The great mystery of the Trinity is that one Spirit should subsist eternally as three distinct Persons: the mystery of the person of Christ is that two separate spirits (divine and human) should constitute but one person. The moment we deny the unity of His person we enter the bogs of error. Christ is the God-man. The humanity of Christ was not absorbed by His deity, but preserves its own characteristics. Scripture does not hesitate to say, “Jesus increased in wisdom and stature, and in favor with God and man” (Luke 2:52). Christ is both infinite and finite, self-sufficient and dependent at the same time, because His Person embraces, two different natures, the divine and the human.
In the incarnation the second Person of the Trinity established a personal union between Himself and a human spirit, soul, and body. His two natures remained and remain distinct, and their properties or active powers are inseparable from each nature respectively.

Text extractions by page
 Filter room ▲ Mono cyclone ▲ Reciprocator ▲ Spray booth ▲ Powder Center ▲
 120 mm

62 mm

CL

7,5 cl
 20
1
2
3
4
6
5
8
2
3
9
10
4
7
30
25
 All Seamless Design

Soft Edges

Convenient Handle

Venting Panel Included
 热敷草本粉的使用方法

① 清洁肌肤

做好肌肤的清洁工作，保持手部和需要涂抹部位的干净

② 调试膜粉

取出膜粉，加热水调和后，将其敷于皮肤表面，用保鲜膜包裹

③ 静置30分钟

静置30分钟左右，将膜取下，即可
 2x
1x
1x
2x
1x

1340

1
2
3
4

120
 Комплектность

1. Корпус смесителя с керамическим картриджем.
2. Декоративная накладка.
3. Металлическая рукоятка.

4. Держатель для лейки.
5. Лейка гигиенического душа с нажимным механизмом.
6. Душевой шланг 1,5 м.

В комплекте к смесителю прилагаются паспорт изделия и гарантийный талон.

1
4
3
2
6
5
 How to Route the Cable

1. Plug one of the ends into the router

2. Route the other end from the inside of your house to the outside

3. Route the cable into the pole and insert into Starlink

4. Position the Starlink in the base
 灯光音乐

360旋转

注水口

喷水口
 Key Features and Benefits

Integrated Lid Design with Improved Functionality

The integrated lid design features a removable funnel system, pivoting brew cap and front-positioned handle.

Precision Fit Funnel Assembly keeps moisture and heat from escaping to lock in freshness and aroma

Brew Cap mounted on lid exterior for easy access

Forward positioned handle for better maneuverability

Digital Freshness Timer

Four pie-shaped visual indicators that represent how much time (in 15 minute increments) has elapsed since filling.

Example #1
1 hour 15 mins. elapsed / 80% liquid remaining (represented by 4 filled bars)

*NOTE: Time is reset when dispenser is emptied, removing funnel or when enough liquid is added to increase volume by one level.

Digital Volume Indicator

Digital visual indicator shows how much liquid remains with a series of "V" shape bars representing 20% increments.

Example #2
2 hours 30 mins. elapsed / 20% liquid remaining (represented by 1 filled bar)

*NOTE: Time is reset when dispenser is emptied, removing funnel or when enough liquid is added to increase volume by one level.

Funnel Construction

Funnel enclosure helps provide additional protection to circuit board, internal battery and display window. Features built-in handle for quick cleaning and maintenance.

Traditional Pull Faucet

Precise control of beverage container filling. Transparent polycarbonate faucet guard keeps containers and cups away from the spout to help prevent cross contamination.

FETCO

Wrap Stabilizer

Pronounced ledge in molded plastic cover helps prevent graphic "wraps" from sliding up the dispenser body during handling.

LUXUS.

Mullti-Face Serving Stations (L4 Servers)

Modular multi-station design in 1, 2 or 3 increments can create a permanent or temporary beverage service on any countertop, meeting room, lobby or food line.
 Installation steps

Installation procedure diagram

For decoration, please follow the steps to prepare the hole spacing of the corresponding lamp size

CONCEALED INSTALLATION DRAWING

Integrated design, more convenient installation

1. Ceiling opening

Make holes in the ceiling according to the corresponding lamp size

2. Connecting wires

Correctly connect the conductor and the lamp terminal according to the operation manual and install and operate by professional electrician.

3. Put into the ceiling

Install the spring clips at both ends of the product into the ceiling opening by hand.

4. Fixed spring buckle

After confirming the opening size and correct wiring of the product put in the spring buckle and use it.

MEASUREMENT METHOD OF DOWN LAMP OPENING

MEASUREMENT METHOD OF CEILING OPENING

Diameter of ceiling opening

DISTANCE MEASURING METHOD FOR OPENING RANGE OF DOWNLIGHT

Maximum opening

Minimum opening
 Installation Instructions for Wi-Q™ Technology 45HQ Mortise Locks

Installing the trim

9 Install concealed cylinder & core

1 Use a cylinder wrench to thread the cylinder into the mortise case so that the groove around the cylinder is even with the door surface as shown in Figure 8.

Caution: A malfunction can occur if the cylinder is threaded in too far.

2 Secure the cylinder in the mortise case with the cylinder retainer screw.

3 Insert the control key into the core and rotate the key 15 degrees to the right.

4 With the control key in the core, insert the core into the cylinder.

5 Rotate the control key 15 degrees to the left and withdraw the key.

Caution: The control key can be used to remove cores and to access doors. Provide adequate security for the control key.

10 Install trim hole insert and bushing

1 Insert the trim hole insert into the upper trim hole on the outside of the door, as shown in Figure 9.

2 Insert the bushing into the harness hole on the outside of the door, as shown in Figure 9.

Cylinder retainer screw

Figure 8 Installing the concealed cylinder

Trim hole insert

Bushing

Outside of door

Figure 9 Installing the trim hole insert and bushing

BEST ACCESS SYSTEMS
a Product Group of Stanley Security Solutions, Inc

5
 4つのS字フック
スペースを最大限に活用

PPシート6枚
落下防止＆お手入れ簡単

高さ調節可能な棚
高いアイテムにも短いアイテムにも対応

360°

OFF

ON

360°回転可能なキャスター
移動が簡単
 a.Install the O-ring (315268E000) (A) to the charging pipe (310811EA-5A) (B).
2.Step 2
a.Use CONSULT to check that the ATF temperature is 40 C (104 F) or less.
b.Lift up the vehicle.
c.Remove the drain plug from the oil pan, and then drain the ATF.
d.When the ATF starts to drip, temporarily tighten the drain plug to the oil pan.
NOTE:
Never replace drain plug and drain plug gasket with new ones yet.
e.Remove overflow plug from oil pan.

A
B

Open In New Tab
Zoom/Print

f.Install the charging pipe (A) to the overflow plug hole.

| YOUR OBJECTIVE |
Copy the passage on the person of Christ between "In the incarnation" and "each nature respectively.", inclusive, substituting "indivisible" for "inseparable".

| ANSWER SECTION |
In the incarnation the second Person of the Trinity established a personal union between Himself and a human spirit, soul, and body. His two natures remained and remain distinct, and their properties or active powers are indivisible from each nature respectively.